The model behind these numbers is deliberately not homegrown. It follows the methodology Anthropic established with the Anthropic Economic Index and refined in Estimating AI productivity gains from Claude conversations — the closest thing the industry has to a standard for pricing AI-performed work:

  1. Value the task, not the tokens. Anthropic maps conversations to real occupational tasks (via the O*NET taxonomy) rather than counting messages or tokens. We do the same: each conversation-day is classified into a profession whose work it actually resembles.
  2. Price at the wage of the human who would otherwise do it. The Economic Index anchors task value to the hourly wages of the workers who perform that task (BLS wage data). Our per-profession $/hr defaults play that role — and because your market may not be the US average, they're editable.
  3. Estimate counterfactual human time, then discount it. Anthropic estimates how long the task would take a human expert without AI, and validates those model-made estimates against ground-truth completion times — finding they need calibration, not blind trust. We adopt the same posture: Gemma is instructed to report pure human billable hours with no AI discount, and the 50% AI-flex handicap is then applied deterministically in code.
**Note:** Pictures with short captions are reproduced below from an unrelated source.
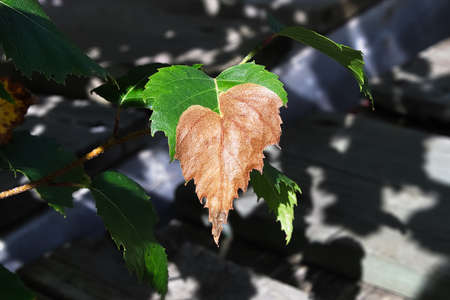 The puffed up birch leaf infected by leafminers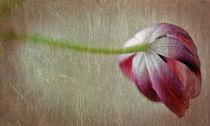 tulip von Ekaterina Samorukova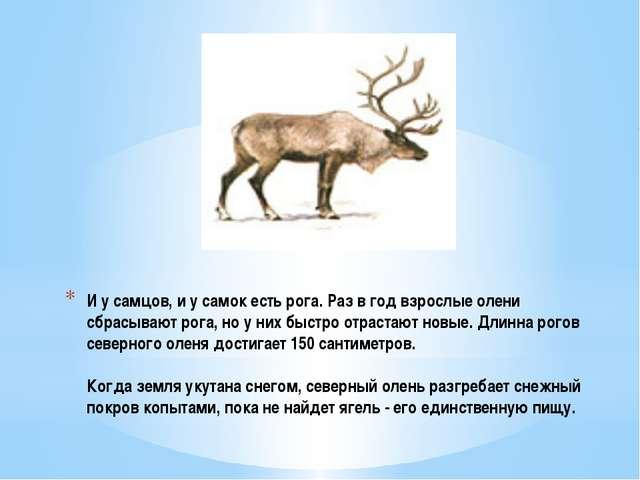 И у самцов, и у самок есть рога. Раз в год взрослые олени сбрасывают рога, но...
Claiming half is the conservative stance; the compression multiple you see is computed off the flexed number, not the raw estimate.
  4. Charge the AI's own time against the credit. Hours saved is flexed hours − measured agent runtime (from real production telemetry), never the gross estimate.
  5. Track success, not just volume. Anthropic's economic primitives include task success as a first-class measurement. Our satisfaction label — judged from the closing exchanges of each day — is that primitive, so inflated hours on work you had to fight with are visible for what they are.
  6. Preserve privacy while measuring. Anthropic's analysis runs through Clio, a privacy-preserving pipeline that never exposes raw conversations. Our equivalent is stronger for you personally: the analyst is a local model on your own hardware, and tool I/O never reaches it.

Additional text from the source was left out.